Well I'm getting transferred and will leave this area tomorrow! I'm
excited, but also kind of bummed. I really liked it here and will miss
it a lot. I learned a lot of things that will help me for the rest of
my life. I feel like we just finally got 3 super cool investigators
that all are progressing great and now I am leaving. But that's how it
This week was an awesome week to finish off. A lot of things happened.
We taught some very cool lessons and we received a lot of help from
the Lord and from the members.
On Friday a member came with us and we taught a lesson to a lady who
is reading the Book of Mormon and is searching for a religion. It was
amazing how we found her and I know that the Lord prepared her for us.
But the lesson was really cool. Because first of all the member and
investigator became really good friends right off the bat. And we
taught the Plan of Salvation to her and she was really interested. She
has a lot of questions and they all can be answered through the Plan
of Salvation. She was really excited to read the pamphlet.
Then after that we went to a Part-Member's house, who just recently
moved here and we didn't know it and they didn't know which church to
go to because they wanted to go to a Spanish one. It was another
miracle of how we began teaching them because we didn't know about
them because they never were in the ward roster. The Lord has prepared
them too. It is a blessing to see the Lord's hand in this work every
day. But we taught a family home evening about how to become closer
together as a family. We were trying to think of a game to play with
them alllllll day, and then at the last moment it finally came all
together! And they really enjoyed the game. It was a very cool lesson.
They also fixed some super good lasagna haha.

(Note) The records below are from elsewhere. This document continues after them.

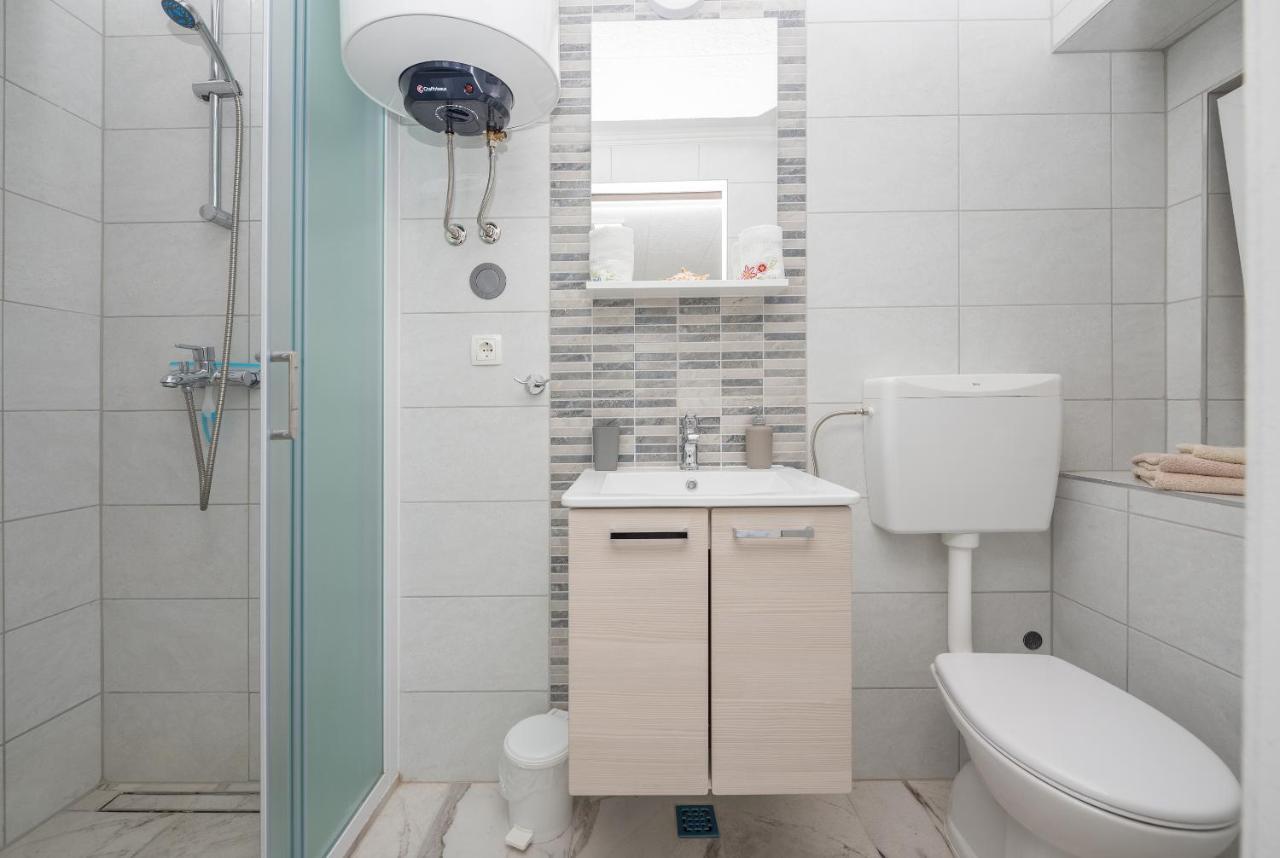 Apartments Calla Макарска Екстериор снимка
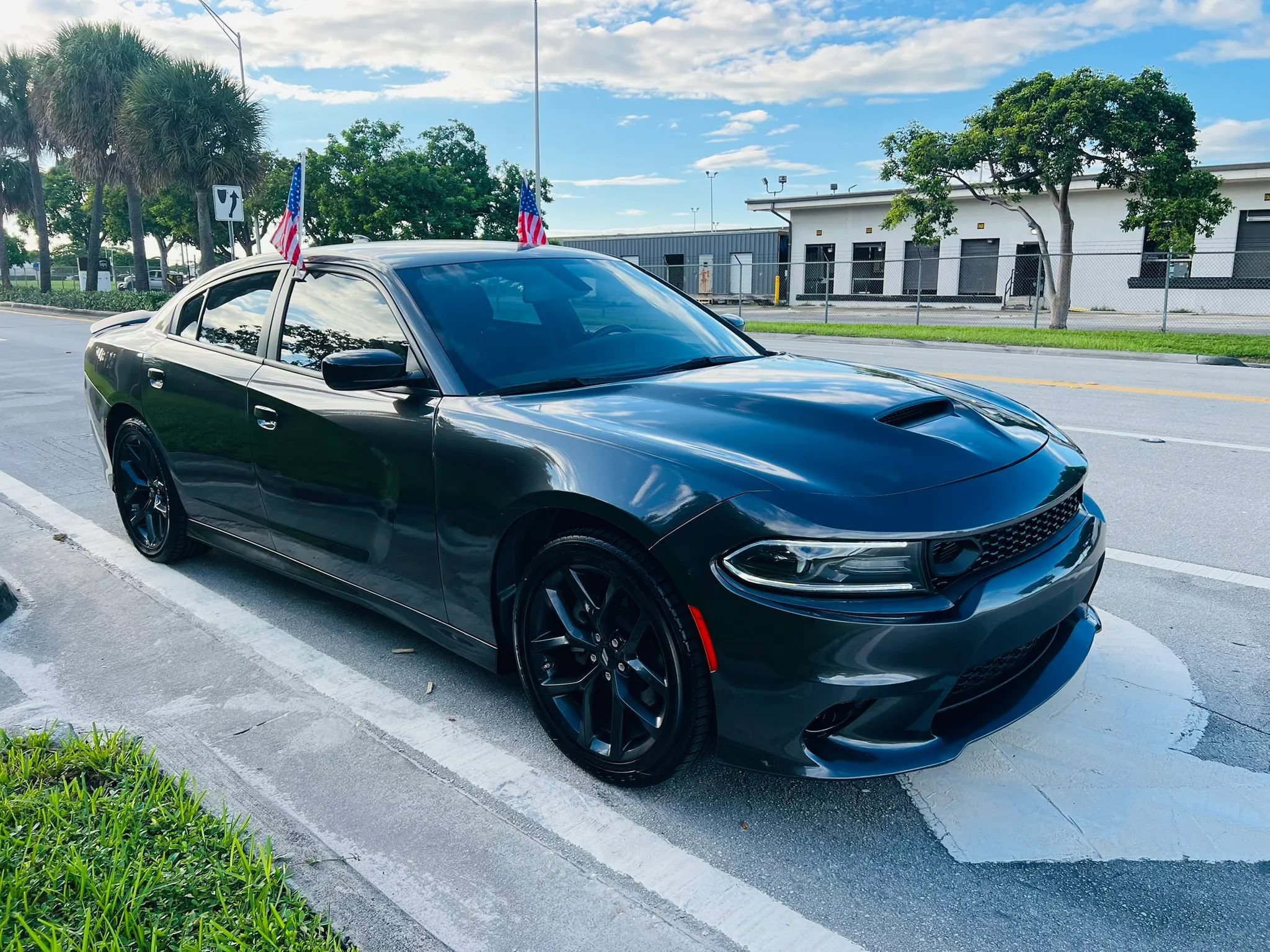 Used 2023 Dodge Charger R/T w/ Blacktop Package RWD image 7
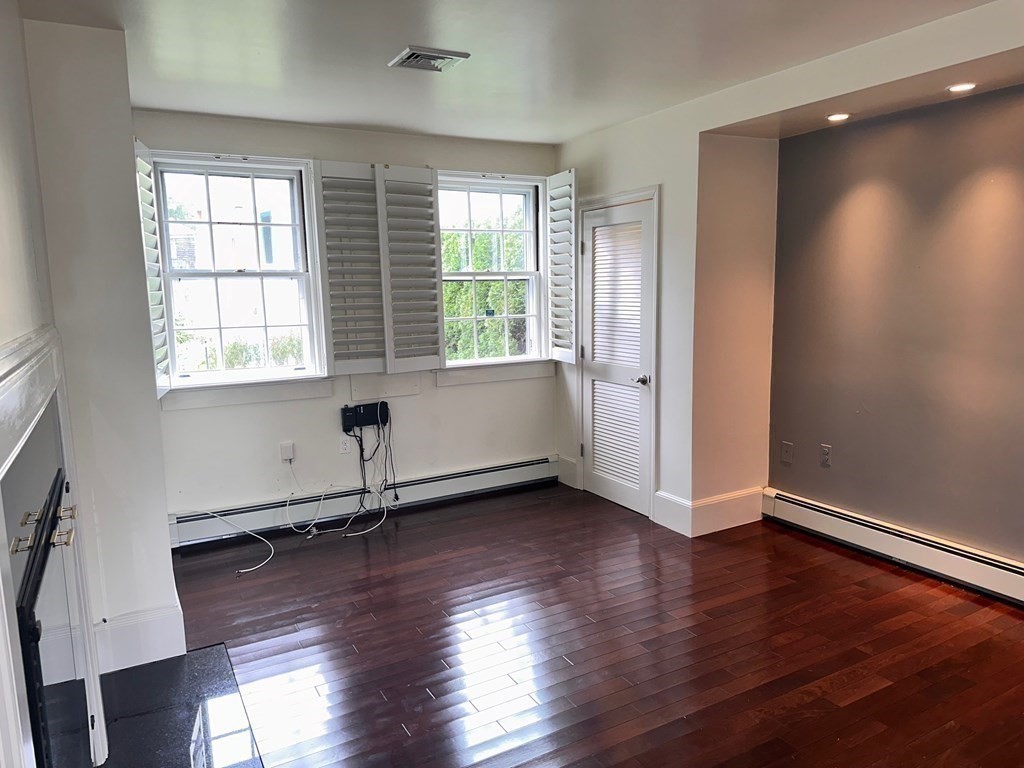 11Rear Selman Street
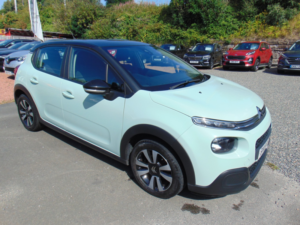 2018 Citroen C3 1.2 Puretech Feel * Mot June 2027 * Only 50754 Miles * 7 Service Stamps * Finance Available * Free 6 in Green — image 3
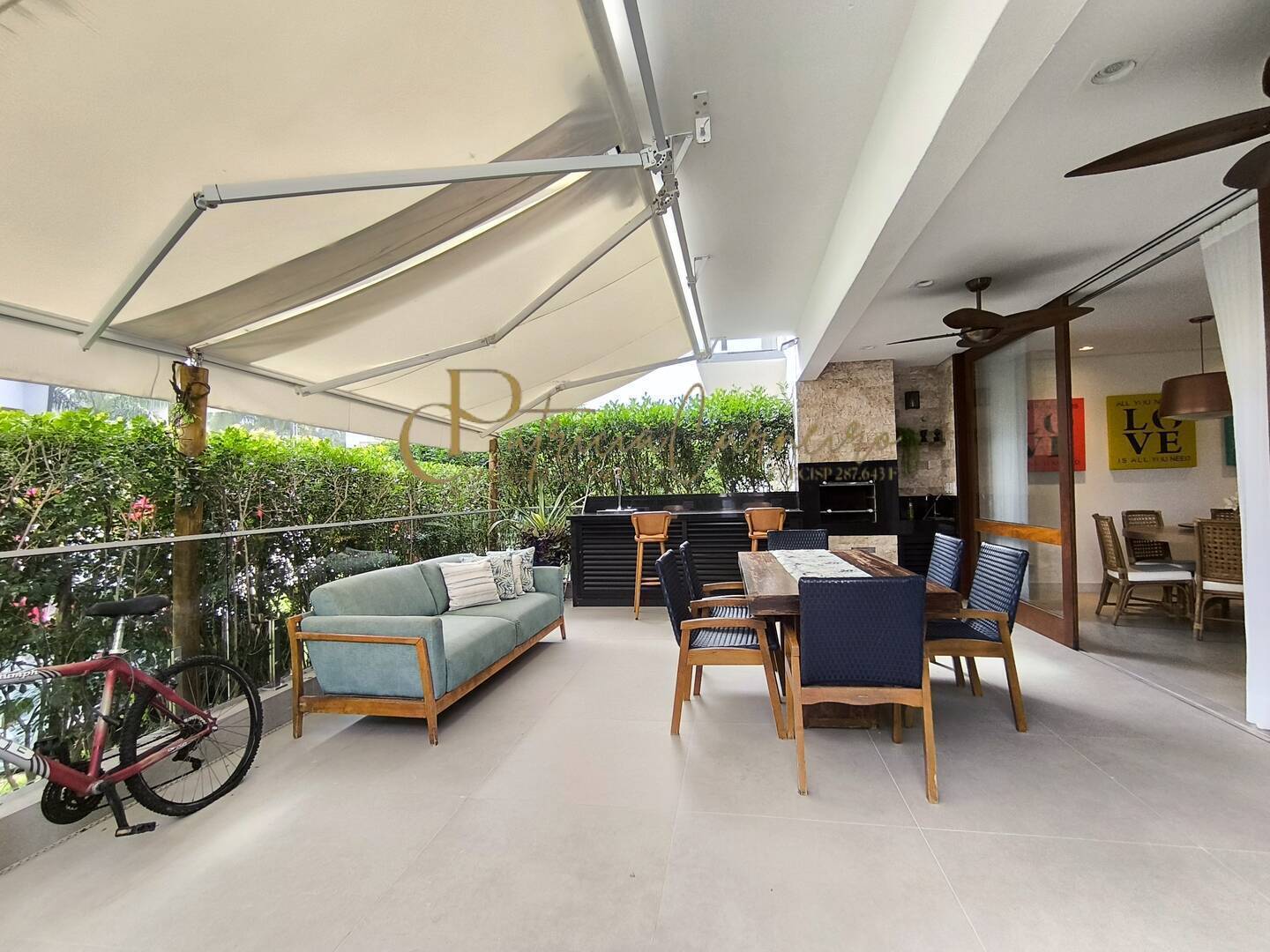 Casa, 4 quartos, 232 m² - Foto 1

Friday was an awesome day, and it came right after a really really
rough Thursday. I feel like I am on a constant roller coaster of ups
and downs. And I have come to realize that Satan is always trying to
discourage us and get our hopes down right before blessings come. I
constantly get my hopes down and frustrated and it is something I need
to work on! But I know that I can always pray to a loving Father in
Heaven who wants to help me and hear me. I couldn't do this work
without prayer. Prayers of my own and all of your prayers. I am really
grateful for them. I love and miss you all!